__Work required__: Give a verbatim repeat of the lines that run from the line containing "In this scene, which" to the end of the data below.

——

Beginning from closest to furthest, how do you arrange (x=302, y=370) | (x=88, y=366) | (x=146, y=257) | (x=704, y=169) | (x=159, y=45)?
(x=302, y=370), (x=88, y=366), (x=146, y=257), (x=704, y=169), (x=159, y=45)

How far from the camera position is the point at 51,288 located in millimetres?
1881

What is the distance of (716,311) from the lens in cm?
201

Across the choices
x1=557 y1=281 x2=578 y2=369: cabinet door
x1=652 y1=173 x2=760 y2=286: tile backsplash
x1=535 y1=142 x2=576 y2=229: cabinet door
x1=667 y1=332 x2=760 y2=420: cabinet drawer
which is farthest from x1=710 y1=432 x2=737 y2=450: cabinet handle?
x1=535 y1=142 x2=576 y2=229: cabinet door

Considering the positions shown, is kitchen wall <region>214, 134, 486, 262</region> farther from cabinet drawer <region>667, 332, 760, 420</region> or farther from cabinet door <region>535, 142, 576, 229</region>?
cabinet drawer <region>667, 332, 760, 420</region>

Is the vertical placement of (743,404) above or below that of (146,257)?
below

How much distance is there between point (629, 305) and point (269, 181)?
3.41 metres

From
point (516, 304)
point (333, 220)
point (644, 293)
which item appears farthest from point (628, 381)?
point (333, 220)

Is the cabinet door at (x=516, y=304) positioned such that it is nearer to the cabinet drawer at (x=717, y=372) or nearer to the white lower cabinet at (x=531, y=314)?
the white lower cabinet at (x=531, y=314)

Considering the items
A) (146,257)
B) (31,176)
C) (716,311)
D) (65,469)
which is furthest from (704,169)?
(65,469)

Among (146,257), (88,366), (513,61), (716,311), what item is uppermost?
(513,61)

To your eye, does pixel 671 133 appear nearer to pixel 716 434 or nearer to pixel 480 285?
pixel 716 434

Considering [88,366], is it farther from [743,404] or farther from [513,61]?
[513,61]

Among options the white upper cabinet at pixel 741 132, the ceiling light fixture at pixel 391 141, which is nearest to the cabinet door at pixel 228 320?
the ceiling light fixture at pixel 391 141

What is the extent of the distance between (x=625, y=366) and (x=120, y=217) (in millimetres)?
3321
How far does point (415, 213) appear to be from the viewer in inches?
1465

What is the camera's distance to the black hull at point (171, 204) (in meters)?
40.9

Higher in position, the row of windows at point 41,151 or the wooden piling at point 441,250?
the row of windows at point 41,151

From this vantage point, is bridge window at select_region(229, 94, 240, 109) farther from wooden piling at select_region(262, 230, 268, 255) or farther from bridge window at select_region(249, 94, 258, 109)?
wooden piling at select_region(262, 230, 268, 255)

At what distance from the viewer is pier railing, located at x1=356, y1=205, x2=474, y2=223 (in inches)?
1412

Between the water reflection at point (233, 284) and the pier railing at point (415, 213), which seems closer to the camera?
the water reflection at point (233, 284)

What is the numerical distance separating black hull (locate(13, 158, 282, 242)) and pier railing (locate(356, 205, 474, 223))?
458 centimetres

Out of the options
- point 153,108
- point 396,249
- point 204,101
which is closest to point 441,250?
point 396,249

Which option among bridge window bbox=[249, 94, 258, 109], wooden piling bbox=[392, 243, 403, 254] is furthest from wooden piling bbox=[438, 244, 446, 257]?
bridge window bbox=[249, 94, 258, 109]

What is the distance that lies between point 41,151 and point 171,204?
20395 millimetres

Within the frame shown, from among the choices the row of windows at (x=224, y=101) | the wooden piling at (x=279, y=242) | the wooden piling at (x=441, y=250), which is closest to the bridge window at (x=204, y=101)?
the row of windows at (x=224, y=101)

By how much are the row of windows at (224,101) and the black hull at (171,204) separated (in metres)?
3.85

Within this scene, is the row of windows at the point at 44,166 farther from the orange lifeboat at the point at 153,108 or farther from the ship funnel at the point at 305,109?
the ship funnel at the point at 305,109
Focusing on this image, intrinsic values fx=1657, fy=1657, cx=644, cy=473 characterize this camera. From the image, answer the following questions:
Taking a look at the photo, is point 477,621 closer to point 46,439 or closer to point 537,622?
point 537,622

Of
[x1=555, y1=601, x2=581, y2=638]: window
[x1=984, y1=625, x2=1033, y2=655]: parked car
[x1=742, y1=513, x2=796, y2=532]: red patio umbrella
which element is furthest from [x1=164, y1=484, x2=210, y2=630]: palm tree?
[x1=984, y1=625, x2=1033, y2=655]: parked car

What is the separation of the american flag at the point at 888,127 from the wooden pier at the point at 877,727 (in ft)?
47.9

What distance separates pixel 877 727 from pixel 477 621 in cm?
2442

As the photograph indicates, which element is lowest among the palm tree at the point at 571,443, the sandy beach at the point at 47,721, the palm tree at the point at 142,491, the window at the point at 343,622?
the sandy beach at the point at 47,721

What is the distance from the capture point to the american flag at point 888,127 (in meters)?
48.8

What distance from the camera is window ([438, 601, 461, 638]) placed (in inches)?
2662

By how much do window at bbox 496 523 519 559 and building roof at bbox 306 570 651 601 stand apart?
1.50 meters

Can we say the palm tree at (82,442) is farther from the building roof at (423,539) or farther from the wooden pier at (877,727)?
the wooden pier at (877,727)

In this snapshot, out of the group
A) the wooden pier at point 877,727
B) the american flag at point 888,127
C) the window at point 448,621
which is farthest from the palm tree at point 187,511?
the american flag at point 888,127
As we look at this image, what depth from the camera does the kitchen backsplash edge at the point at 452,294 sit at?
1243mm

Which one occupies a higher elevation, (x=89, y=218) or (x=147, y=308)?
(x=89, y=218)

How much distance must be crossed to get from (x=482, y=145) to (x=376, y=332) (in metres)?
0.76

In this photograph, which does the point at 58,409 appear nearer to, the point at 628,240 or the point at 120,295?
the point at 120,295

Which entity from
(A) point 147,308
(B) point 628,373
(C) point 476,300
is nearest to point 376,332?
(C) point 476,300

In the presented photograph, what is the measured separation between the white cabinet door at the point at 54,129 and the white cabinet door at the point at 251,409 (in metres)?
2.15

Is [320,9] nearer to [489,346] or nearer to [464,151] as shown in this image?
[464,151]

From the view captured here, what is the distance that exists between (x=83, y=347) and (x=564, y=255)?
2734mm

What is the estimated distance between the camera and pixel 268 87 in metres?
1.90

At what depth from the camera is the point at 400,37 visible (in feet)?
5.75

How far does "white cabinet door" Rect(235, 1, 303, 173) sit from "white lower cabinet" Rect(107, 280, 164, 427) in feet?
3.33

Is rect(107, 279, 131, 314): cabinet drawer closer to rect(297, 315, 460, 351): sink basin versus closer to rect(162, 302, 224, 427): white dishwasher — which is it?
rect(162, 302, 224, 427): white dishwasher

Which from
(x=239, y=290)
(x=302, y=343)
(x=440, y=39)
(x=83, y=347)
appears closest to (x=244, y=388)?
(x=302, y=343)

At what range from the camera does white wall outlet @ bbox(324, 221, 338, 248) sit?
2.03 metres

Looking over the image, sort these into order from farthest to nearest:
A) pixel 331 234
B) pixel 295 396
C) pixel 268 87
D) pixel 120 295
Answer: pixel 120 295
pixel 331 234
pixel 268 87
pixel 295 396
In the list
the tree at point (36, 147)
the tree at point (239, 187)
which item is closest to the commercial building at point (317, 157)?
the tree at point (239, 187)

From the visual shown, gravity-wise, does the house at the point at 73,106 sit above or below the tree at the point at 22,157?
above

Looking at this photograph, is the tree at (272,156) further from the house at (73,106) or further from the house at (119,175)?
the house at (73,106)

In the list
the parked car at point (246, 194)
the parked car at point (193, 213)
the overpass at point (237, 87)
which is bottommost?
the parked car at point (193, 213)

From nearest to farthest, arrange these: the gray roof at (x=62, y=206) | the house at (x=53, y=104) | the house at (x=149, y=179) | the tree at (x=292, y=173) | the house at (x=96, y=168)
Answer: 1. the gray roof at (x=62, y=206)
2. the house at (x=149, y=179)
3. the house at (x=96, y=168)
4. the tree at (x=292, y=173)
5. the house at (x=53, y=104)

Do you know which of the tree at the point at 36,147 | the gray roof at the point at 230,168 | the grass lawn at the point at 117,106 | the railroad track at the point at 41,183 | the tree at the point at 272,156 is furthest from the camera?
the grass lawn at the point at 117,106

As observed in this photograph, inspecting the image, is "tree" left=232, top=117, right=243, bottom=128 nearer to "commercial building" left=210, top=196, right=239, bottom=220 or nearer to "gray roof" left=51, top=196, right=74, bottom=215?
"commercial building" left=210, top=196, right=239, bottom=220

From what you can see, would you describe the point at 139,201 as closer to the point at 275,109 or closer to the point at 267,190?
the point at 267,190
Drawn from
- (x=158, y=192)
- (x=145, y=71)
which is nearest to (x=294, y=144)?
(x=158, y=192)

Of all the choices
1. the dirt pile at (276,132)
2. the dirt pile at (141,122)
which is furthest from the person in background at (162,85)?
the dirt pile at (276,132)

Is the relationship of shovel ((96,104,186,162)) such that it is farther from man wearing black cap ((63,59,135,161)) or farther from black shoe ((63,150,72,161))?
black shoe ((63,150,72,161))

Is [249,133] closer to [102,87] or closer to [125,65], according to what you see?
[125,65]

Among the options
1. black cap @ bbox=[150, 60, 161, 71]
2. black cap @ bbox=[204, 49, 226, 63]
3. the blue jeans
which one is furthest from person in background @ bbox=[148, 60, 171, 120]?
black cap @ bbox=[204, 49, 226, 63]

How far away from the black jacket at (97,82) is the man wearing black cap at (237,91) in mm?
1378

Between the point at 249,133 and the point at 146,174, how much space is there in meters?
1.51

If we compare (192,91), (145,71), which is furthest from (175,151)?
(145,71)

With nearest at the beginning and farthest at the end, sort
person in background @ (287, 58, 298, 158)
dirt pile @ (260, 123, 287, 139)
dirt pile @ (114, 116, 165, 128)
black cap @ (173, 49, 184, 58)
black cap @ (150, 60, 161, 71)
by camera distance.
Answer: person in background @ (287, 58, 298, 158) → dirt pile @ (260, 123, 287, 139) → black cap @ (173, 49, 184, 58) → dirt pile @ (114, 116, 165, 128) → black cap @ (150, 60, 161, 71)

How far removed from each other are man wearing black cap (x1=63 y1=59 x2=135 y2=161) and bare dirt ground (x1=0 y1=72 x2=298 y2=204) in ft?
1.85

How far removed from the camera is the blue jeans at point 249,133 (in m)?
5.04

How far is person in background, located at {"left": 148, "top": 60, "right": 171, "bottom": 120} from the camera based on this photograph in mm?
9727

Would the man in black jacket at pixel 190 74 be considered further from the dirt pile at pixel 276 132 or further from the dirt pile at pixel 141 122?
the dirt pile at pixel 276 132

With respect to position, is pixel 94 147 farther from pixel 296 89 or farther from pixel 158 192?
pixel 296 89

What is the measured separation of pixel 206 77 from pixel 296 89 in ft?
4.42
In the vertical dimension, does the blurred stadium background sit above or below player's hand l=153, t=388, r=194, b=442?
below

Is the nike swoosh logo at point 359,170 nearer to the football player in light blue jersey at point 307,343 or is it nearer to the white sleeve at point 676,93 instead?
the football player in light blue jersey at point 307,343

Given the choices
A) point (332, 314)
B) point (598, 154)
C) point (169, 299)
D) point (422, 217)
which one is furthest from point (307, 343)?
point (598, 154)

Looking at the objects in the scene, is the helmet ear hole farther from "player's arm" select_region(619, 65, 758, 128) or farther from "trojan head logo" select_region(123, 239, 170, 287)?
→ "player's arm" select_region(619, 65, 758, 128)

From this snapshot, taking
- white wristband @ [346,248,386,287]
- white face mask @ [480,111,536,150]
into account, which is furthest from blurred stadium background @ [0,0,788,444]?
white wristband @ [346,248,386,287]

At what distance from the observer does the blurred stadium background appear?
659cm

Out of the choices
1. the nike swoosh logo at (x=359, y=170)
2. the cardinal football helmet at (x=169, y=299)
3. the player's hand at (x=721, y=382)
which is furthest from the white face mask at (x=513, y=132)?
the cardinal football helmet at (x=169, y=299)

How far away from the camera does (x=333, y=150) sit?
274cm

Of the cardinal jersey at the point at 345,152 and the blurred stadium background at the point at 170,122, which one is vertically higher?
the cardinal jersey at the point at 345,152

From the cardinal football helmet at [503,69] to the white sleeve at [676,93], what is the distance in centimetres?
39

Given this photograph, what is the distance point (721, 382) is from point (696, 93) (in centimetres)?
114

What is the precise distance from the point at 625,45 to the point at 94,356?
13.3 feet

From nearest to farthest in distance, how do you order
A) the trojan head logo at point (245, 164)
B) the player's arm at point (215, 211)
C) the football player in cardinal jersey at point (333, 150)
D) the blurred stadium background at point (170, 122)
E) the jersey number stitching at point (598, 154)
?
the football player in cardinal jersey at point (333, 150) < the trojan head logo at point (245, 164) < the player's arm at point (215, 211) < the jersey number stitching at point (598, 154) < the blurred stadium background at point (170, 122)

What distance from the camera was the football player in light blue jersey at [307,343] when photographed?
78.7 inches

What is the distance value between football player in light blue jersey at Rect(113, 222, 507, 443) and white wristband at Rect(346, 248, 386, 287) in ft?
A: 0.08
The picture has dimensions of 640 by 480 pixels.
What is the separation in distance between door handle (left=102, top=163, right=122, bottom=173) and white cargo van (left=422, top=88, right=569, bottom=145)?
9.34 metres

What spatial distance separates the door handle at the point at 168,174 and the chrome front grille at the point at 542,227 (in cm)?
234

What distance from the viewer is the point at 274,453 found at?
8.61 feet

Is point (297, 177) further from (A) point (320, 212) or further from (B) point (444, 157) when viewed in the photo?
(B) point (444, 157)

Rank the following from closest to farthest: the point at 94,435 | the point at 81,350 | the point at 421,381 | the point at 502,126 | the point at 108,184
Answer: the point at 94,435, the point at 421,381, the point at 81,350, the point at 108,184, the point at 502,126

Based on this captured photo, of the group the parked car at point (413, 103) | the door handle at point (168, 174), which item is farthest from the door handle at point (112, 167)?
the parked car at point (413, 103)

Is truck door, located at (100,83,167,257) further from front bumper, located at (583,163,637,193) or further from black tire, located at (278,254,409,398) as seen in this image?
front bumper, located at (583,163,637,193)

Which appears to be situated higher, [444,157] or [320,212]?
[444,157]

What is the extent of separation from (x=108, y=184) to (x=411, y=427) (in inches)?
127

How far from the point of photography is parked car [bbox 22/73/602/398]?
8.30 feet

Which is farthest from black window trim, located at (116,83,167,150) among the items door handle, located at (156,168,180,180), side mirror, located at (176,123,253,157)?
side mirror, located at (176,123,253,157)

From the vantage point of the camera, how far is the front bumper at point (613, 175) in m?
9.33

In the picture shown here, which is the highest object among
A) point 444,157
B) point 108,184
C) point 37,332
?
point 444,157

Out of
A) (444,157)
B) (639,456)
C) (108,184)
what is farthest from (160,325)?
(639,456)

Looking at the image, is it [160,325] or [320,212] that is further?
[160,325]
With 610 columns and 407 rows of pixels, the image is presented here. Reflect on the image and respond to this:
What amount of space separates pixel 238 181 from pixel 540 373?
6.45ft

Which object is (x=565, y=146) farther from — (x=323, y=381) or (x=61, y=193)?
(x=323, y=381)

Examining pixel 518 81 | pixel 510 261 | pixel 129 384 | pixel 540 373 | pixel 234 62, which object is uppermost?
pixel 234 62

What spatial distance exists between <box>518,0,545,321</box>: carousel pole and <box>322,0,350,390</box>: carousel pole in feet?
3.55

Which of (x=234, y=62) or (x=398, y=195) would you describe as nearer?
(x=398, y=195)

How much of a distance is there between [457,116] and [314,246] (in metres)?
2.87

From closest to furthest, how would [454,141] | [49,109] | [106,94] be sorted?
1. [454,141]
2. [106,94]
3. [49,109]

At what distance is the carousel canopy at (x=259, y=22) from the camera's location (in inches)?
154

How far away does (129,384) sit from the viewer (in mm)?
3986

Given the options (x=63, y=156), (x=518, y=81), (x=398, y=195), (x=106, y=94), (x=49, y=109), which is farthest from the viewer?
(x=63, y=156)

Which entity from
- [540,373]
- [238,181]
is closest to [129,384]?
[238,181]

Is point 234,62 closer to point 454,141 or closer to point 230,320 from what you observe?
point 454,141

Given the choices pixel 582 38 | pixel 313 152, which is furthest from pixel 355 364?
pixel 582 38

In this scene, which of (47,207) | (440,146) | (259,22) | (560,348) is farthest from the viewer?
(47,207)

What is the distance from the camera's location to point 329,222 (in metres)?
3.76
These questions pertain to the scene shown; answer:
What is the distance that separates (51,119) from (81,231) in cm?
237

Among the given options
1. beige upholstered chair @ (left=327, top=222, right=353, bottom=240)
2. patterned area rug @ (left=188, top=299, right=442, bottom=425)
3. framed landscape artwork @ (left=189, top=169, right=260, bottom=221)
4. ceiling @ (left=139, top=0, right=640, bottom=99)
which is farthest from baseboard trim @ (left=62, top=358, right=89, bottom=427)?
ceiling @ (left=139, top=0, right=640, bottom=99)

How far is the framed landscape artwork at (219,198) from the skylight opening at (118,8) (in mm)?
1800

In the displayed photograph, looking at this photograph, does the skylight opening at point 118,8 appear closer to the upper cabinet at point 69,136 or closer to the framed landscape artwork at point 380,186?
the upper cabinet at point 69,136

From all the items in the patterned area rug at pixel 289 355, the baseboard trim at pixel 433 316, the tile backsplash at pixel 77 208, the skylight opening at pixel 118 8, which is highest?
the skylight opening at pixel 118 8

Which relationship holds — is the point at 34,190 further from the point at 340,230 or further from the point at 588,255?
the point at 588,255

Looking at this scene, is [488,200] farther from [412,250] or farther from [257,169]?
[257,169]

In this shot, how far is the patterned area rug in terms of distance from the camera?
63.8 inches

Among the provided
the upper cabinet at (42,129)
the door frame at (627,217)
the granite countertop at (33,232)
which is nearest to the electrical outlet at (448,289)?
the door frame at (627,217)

——

__Exercise response__:
In this scene, which of (47,207) | (440,146) | (259,22) | (560,348) is farthest from the viewer?
(47,207)

What is the distance from the camera's location to point 329,222 (in metres)?
3.76
These questions pertain to the scene shown; answer:
What is the distance that separates (51,119) from (81,231) in cm?
237

Among the given options
1. beige upholstered chair @ (left=327, top=222, right=353, bottom=240)
2. patterned area rug @ (left=188, top=299, right=442, bottom=425)
3. framed landscape artwork @ (left=189, top=169, right=260, bottom=221)
4. ceiling @ (left=139, top=0, right=640, bottom=99)
which is farthest from baseboard trim @ (left=62, top=358, right=89, bottom=427)?
ceiling @ (left=139, top=0, right=640, bottom=99)

How far is the framed landscape artwork at (219,198) from the skylight opening at (118,8) (in mm)?
1800

In the displayed photograph, looking at this photograph, does the skylight opening at point 118,8 appear closer to the upper cabinet at point 69,136 or closer to the framed landscape artwork at point 380,186?
the upper cabinet at point 69,136

From all the items in the patterned area rug at pixel 289 355, the baseboard trim at pixel 433 316, the tile backsplash at pixel 77 208, the skylight opening at pixel 118 8, which is highest?
the skylight opening at pixel 118 8

Which relationship holds — is the point at 34,190 further from the point at 340,230 or further from the point at 588,255?
the point at 588,255

Looking at this scene, is [488,200] farther from [412,250] or farther from [257,169]?
[257,169]

In this shot, how far is the patterned area rug in terms of distance from the camera?
63.8 inches

Among the provided
the upper cabinet at (42,129)
the door frame at (627,217)
the granite countertop at (33,232)
which is nearest to the electrical outlet at (448,289)?
the door frame at (627,217)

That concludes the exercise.